The score is just out and available on limited edition neon green vinyl, the inaugural release in an ambitious series of fifteen soundtracks to the midnight movies the band’s played live to in the past five years. This one is a very cleverly intertwined series of three themes and variations, comprising both original soundtrack pieces and newly composed material. Although keyboardist Dan Kessler used his synclavier to trigger the occasional motorik loop, and guitarist/bandleader Devon E. Levins seemed to have an atmospheric wash or two stashed away in a pedal, everything else was completely live. Bassist John Castro matched a looming, booming presence to poinpoint precision in tandem with drummer Shaun Lowecki, who impressed with his tightness and subtlety despite having been pressed into service with just two rehearsals.

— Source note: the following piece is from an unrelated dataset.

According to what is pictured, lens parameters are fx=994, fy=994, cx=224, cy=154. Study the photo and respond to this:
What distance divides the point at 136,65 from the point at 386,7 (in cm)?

Kessler took centerstage most of the time with an endlessly shifting series of texures: eerily twinkling electric piano, sardonic wah-wah chromatics, ghostly music-box glockenspiel and warpy, rasping 60s synth tones. Levins lurked in the corner, stage left and alternated expertly between stilletto tremolo-picking, a little spaghetti western twang, elegantly menacing ripples and lingering, murderous ambience.
And like the movie, the score was absolutely hilarious in places. With an almost simultaneous flash of grins throughout the band, the group gently worked their way through a twinkling, sotto-voce love theme while a bizarre hint of romance between humans beseiged by zombies flickered onscreen. And the sudden, emphatic jolts in a couple of segments of the increasingly macabre main theme turned out not to mirror gunshots, or zombie deathblows. Timed to the split second, those sudden hits drove home the nails that the film’s protagonist was lackadaisically hammering in order to bar the doors and windows of the house that serves as the set for almost the entire film.
About the movie: for those who haven’t seen it, it’s like an Ed Wood production. Eighty percent of the budget gets saved for the vehicles and extras at the end. Watching how Romero pads the film to stretch it out to full-feature length – here’s the Pontiac going up the hill! Now here it is going down that same hill! – is funny at first and then leaves you wondering whether it’s time to take a break for a snack, or for the bathroom. Both of which would have been an option, had the band not been playing: the venue is primarily a bar/restaurant that just happens to show movies. The only real mystery here was where the box office was. “Upstairs!” hollered the guy behind the downtstairs bar. But the only office up there didn’t open until right before the performance.